According to Kant, as noted by Burnham, 2003, that the kinds of cognition characteristic of the contemplation of the beautiful are not all that different from ordinary cognition about things in the world; the faculties of the mind are 'understanding' which is responsible for concepts, and 'sensibility' which is responsible for intuitions.
Kant argued in aesthetic cognition there is no one determinate concept that pins down an intuition; intuition is allowed some free play and acts in harmony with the lawfulness in general of the understanding as common sense; hence the common sense was plausible as a possible explanation of the tendency to universality observed in aesthetic judgments.
Throughout the Four Moments of the Beautiful, Kant elaborated many important clues as to the transcendental account of the possibility of aesthetic judgment e.g. communicability, common sense and the harmony of the cognitive sub-faculties.
By deduction Kant explicitly attempted to demonstrate the universal communicability and thus inter-subjective validity of judgments of taste that there is a 'common sense' that humans all must have a kind of sensing ability which operates the same way.
The Sublime
For Kant, as it elaborated by Burnham, 2003, the other basic type of aesthetic experience is the sublime that is idea of absolute totality or absolute freedom, and thus the sublime is a kind of rapid alternation between the fear of the overwhelming and the peculiar pleasure of seeing that overwhelming overwhelmed.
According to Kant, the connection between the sublime and morality can be raised up that the whole sublime experience would not be possible if humans had not received a moral training that taught them to recognize the importance of their own faculty of reason.
Kant noted that while the beautiful is concerned with form, the sublime may even be formless and while the beautiful indicates a purposiveness of nature that may have profound implications, the sublime appears to be counter-purposive, as well as although from the above one might expect the sublime experience to be painful in some way, in fact the sublime does still involve pleasure.
Kant, as it elaborated by Burnham, 2003, divides the sublime into the 'mathematical' that is concerned with things that have a great magnitude in and of themselves and the 'dynamically' that is things that have a magnitude of force in relation to us, particularly our will.
He defined mathematical sublime as something absolutely large that is large beyond all comparison; objects of sense are called 'sublime' only by a kind of covert sleight-of-hand.
According to Kant, the sublime experience has two-layer process that are a contra-purposive layer in which our faculties of sense fail to complete their task of presentation, and a strangely purposive layer in which this very failure constitutes a 'negative exhibition' of the ideas of reason which could not otherwise be presented.

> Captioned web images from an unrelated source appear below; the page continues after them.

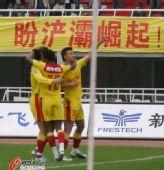 图文:[中超]陕西1-0青岛 陕西队庆祝进球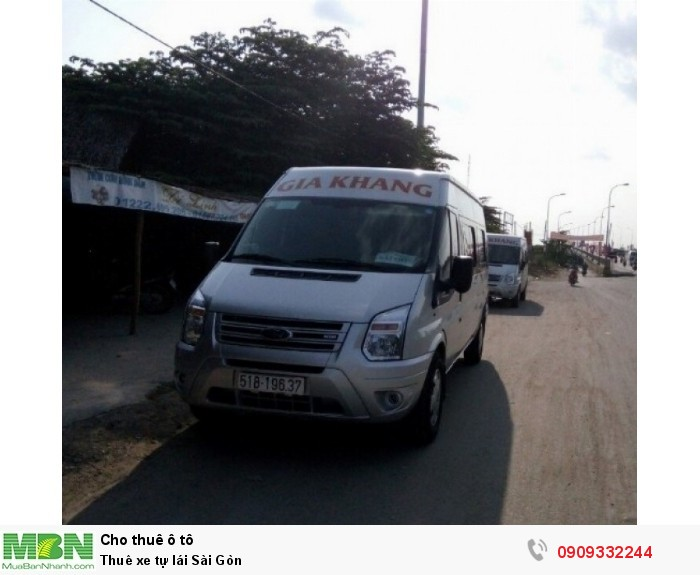 Thuê xe tự lái Sài Gòn 4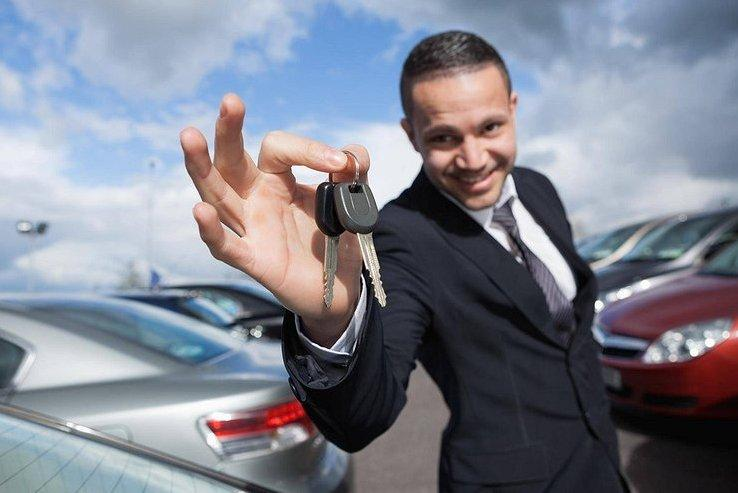 Опрос показал, сколько россиян планируют скоро сменить машину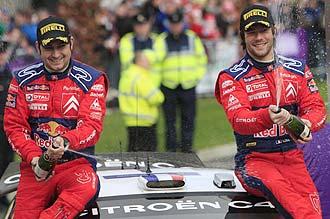 S�bastien Loeb celebra la victoria en Irlanda junto a su copiloto, Daniel Elena.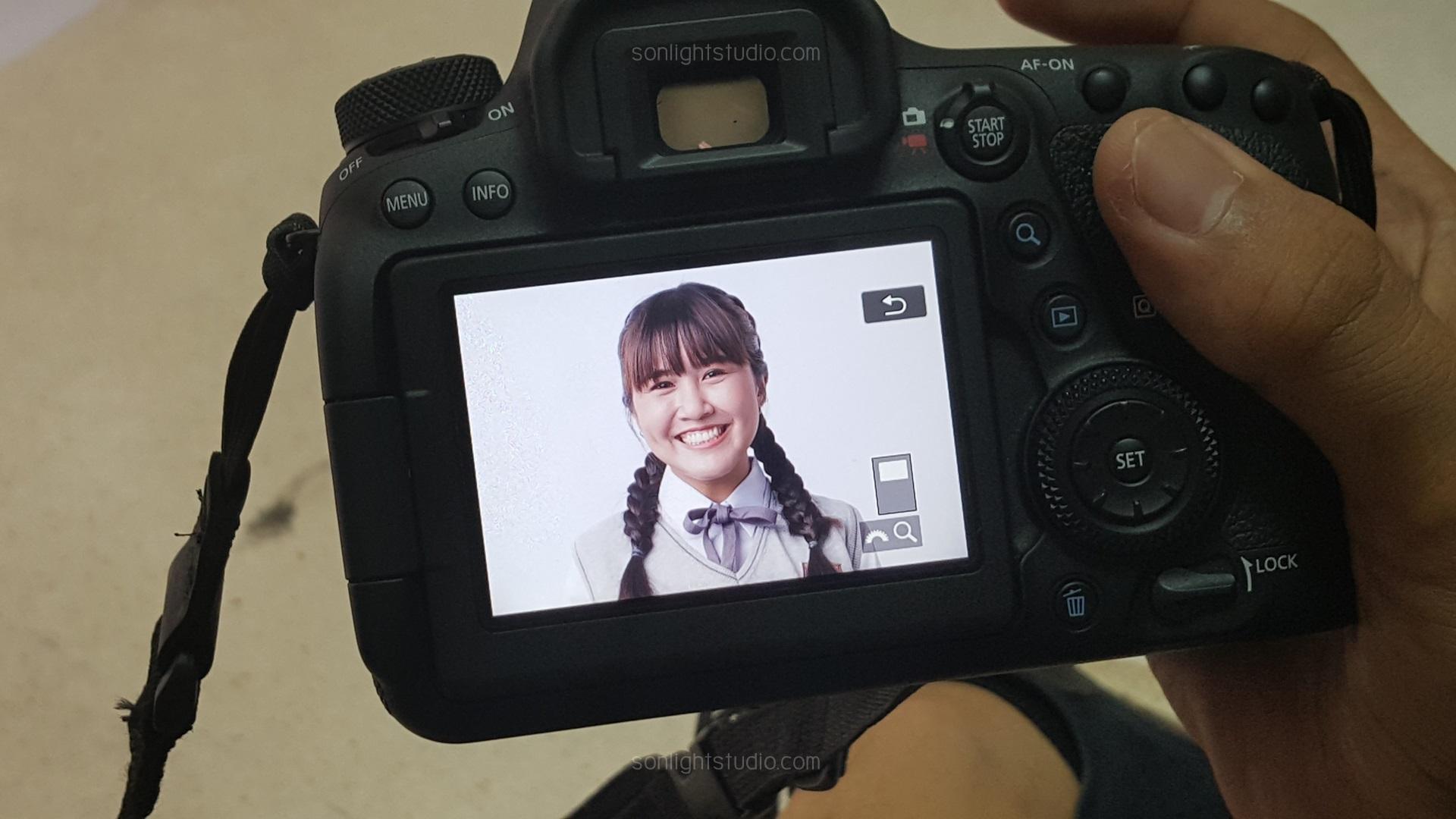 ฉากถ่ายรูป พื้นหลังสีขาวล้วน ไฟสตูดิโอ 3 ดวง เพื่อถ่ายภาพนิ่ง นักแสดงในละครซีรีย์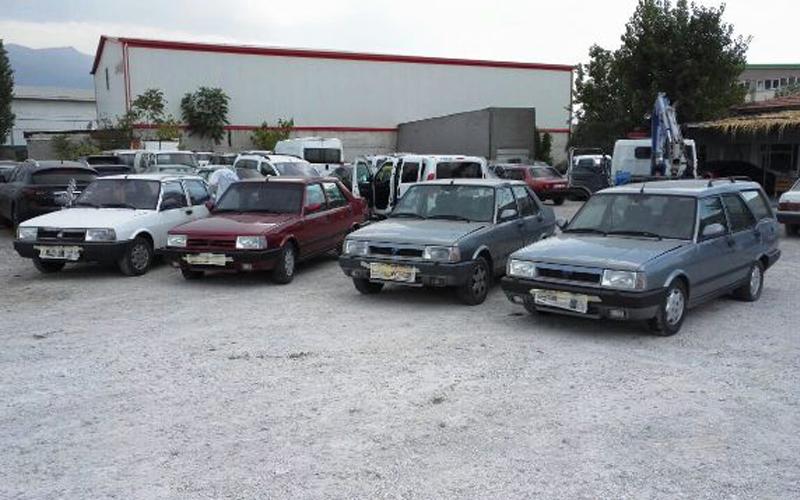 4 otomobili çalıp change yaptılar
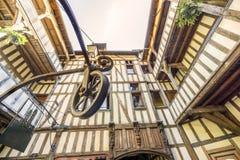 Średniowieczny podwórze otaczający połówką cembrował domy z dobrze po środku go, Troyes, Francja fotografia royalty free
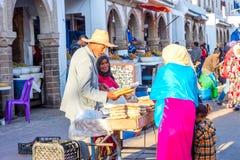 Par som säljer bröd, Essaouira Royaltyfri Foto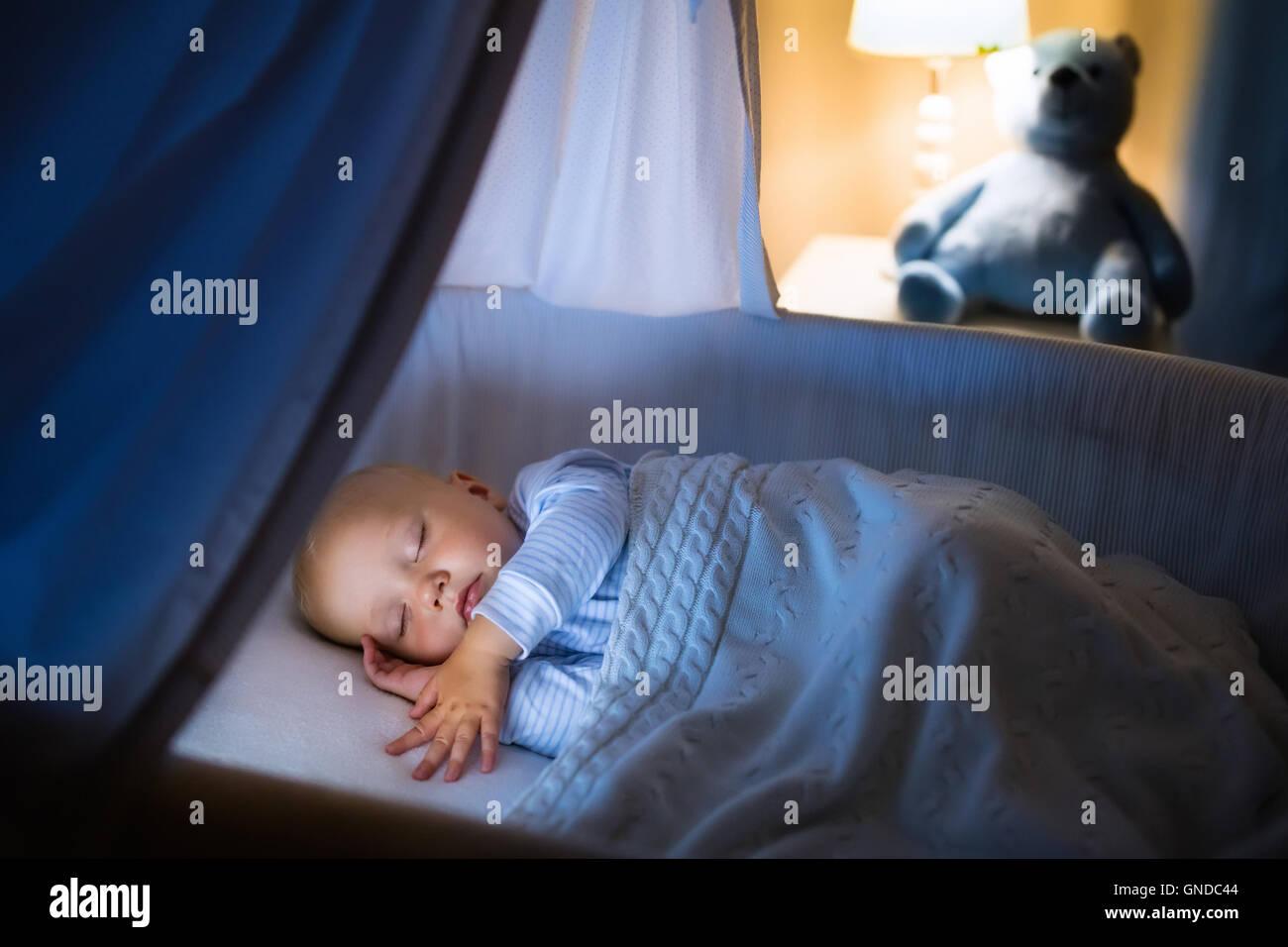 Baby in cot stockfotos & baby in cot bilder alamy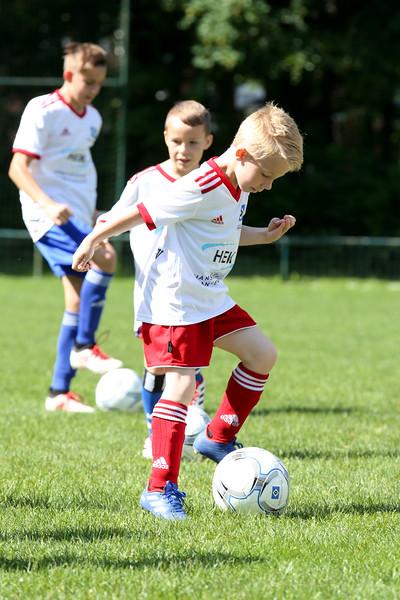 hsv_fussballschule-065_48048029112_o.jpg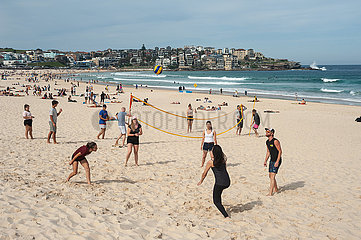 Sydney  Australien  Menschen spielen am beruehmten Strand von Bondi Beach Volleyball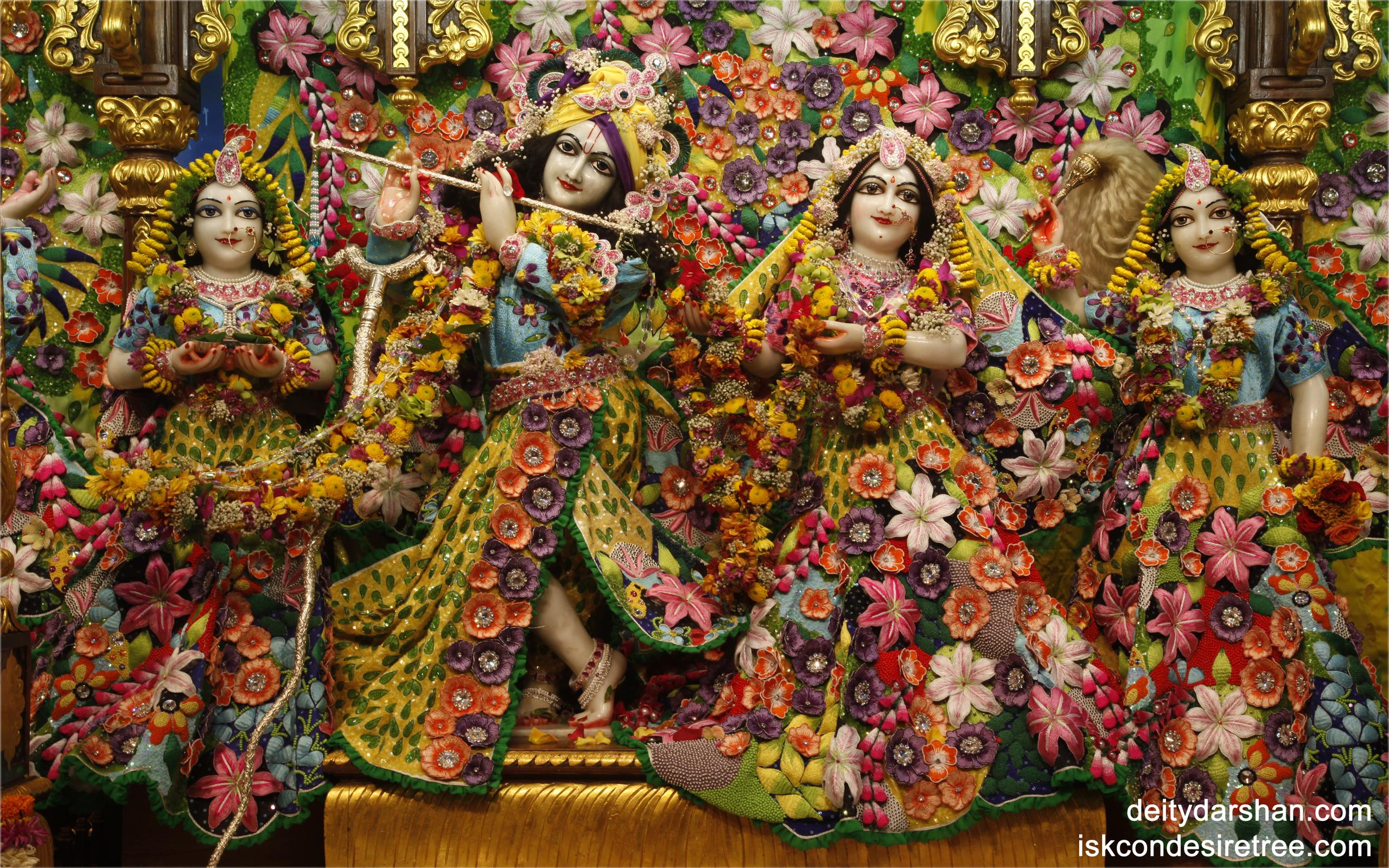 Sri Sri Radha Gopinath Lalita Vishakha Wallpaper (021) Size 2560x1600 Download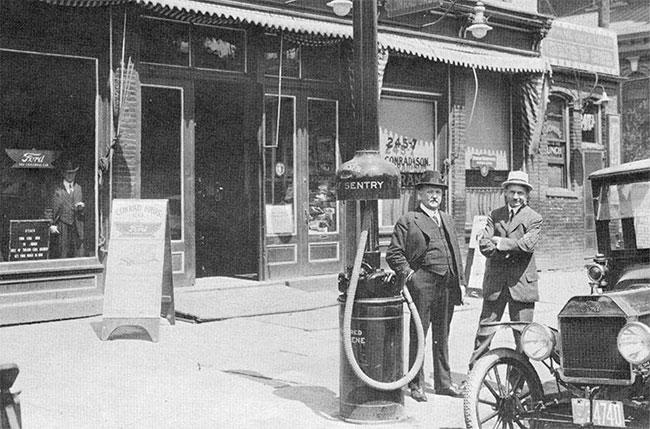 Trụ bơm Chief Sentry của Bowser tại một đại lý bán xe Ford năm 1915.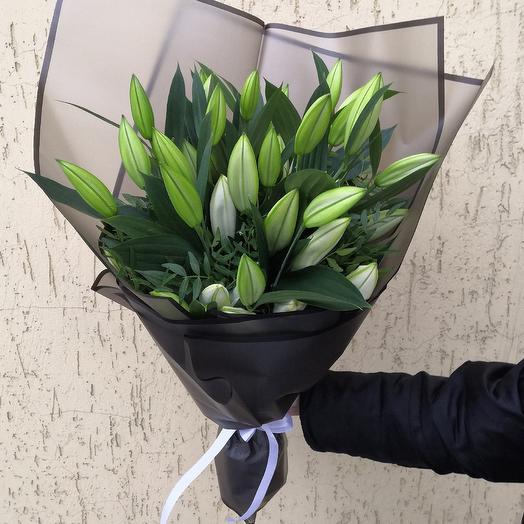 Букет из ароматных лилий: букеты цветов на заказ Flowwow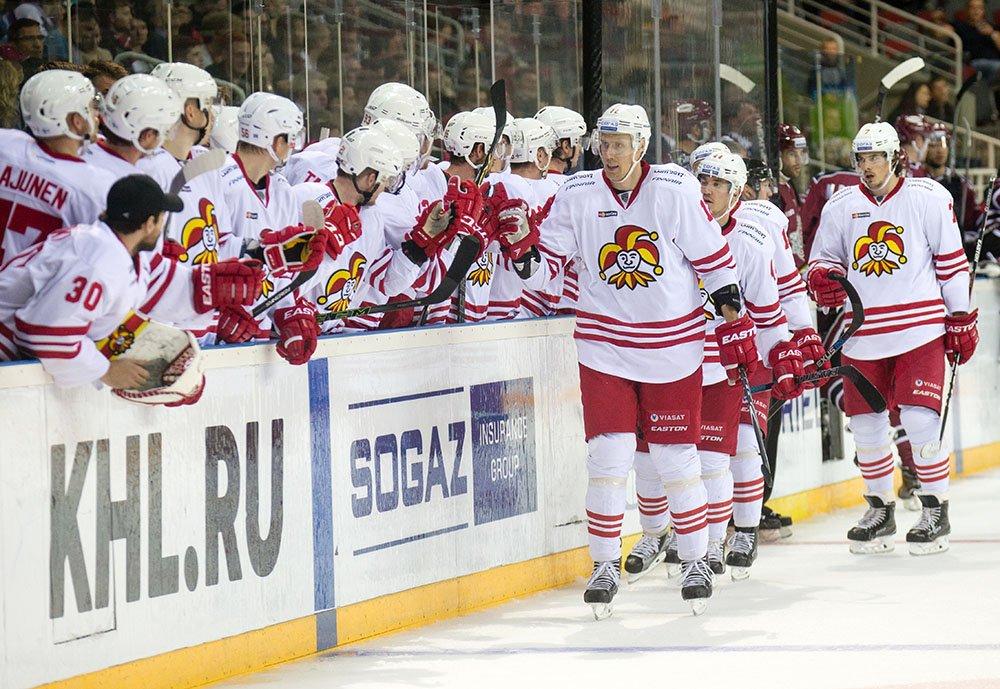 KHL kausiennakko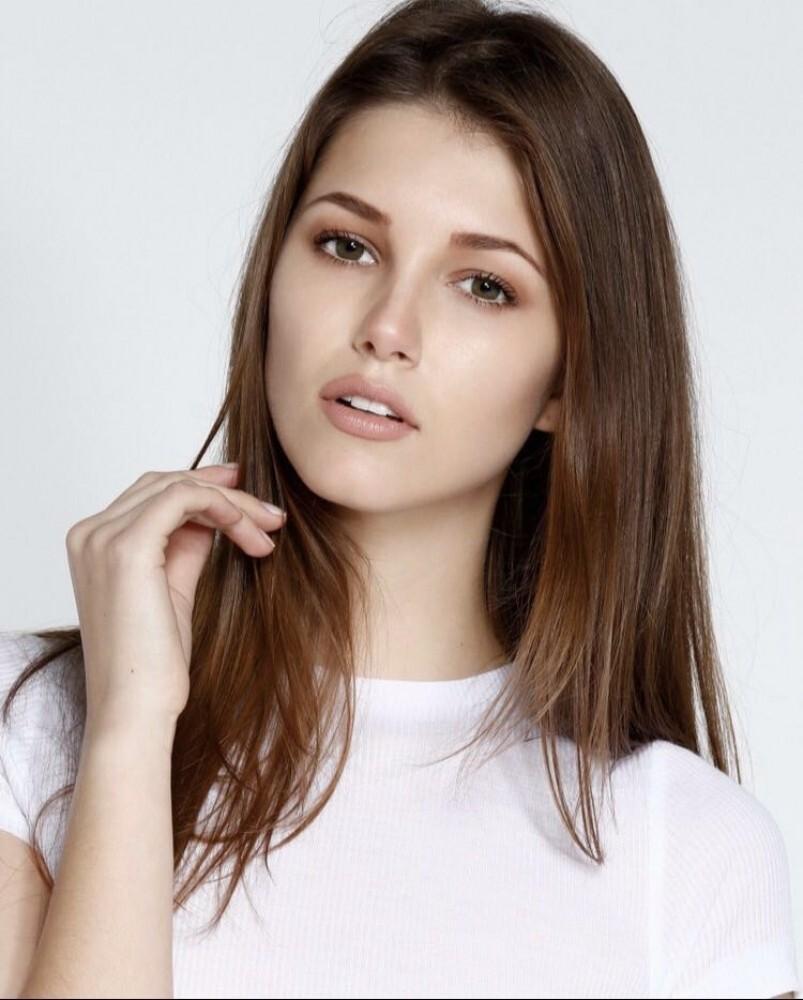 Débora Lenartovicz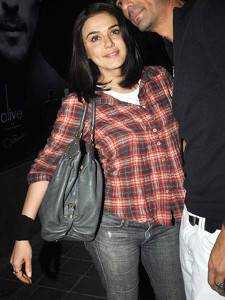 checkered shirt preity zinta 225x300 - Plaids Bollywood style!!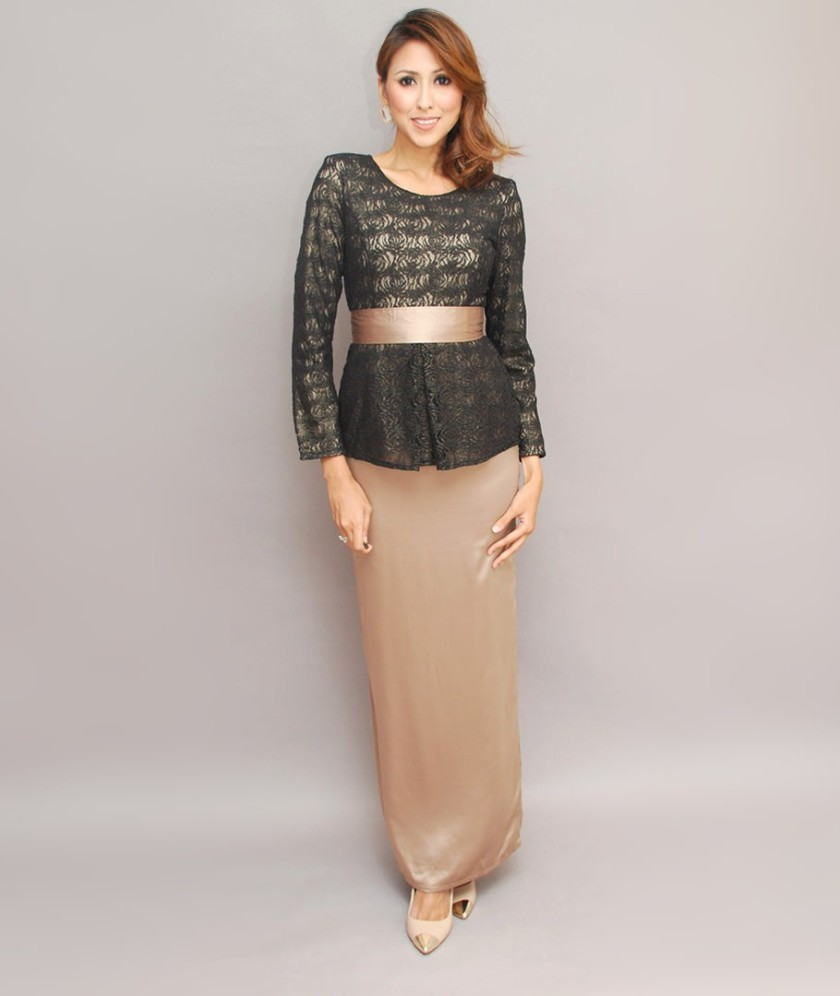 lace-peplum-kebaya-set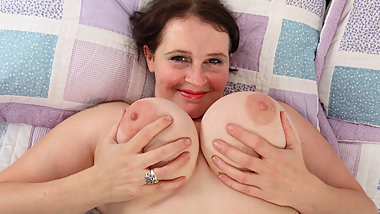 English milf Jane lets you enjoy her oversized lady bits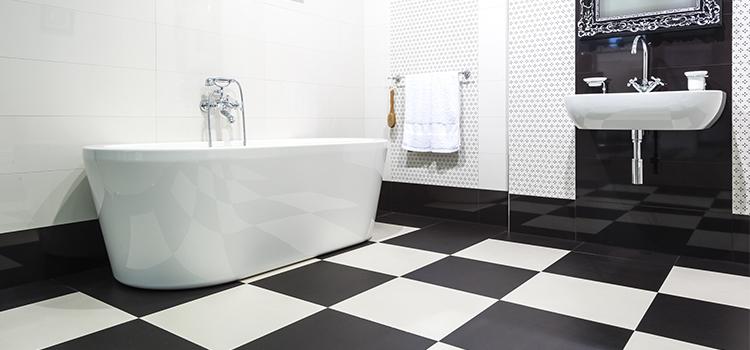 Salle de bains avec carrelage damier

Kant insisted that in the dynamically sublime a 'might' or power is observed in nature that is irresistible with respect to our bodily or sensible selves; in particular, nature is called 'sublime merely because it elevates the imagination to the exhibition of those cases wherein the mind can be made to feel the sublimity that is proper to its vocation.
Kant suggested, as noted by Burnham,2003, that the sublimity belongs to human freedom which is unassailable to the forces of nature; such a conception of freedom as being outside the order of nature, but demanding action upon that order.
Fine Art and Genius
Kant, as noted by Burnham, 2003, argued that art can be tasteful and yet be soulless that certain something would make it more than just an artificial version of a beautiful natural object and what provides soul in fine art is an aesthetic idea that is a counterpart to a rational idea that is a concept that could never adequately be exhibited sensibly.
According to Kant, an aesthetic idea is as successful an attempt as possible to 'exhibit' the rational idea that is the talent of genius to generate aesthetic ideas, but that is not all; the mode of expression must be tasteful because the understanding's 'lawfulness' is the condition of the expression being in any sense universal and capable of being shared and the genius must find a mode of expression which allows a viewer not just to 'understand' the work conceptually but also to reach something like the same excited yet harmonious state of mind that the genius had in creating.
Kant begins by giving a long clarification of art.
As a general term, again, art refers to the activity of making according to a preceding notion.
If I make a chair, I must know, in advance, what a chair is.
We distinguish art from nature because (though we may judge nature purposive) we know in fact there is no prior notion behind the activity of a flower opening.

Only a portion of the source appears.